▶ **Exercise aim**: When the string "generalist" appears in a line of the records, show the whole line.

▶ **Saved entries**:
»»

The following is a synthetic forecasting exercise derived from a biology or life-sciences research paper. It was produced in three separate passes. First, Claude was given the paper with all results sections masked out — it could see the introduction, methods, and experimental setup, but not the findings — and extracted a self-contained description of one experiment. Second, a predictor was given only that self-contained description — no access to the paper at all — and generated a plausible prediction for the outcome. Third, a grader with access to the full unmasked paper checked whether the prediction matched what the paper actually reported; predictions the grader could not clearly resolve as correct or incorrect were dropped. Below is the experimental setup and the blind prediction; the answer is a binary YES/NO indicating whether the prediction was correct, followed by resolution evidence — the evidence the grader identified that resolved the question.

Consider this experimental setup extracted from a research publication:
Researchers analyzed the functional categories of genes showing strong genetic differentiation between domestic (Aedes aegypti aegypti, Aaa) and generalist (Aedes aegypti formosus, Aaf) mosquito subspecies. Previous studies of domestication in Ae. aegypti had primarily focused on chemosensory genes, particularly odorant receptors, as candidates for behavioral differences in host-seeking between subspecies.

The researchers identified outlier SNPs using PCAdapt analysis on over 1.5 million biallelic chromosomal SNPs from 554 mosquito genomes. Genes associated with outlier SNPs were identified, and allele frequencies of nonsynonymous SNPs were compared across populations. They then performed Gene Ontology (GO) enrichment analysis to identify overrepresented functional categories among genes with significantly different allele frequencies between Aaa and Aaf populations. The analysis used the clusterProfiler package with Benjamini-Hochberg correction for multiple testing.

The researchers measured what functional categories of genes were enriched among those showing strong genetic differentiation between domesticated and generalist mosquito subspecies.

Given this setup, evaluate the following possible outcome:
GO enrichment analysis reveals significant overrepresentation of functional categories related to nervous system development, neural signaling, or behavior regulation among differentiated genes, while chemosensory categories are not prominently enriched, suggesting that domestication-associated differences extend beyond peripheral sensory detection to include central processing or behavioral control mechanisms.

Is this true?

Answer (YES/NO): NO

««

▶ **Answer for this exercise**:
Researchers analyzed the functional categories of genes showing strong genetic differentiation between domestic (Aedes aegypti aegypti, Aaa) and generalist (Aedes aegypti formosus, Aaf) mosquito subspecies. Previous studies of domestication in Ae. aegypti had primarily focused on chemosensory genes, particularly odorant receptors, as candidates for behavioral differences in host-seeking between subspecies.
The researchers measured what functional categories of genes were enriched among those showing strong genetic differentiation between domesticated and generalist mosquito subspecies.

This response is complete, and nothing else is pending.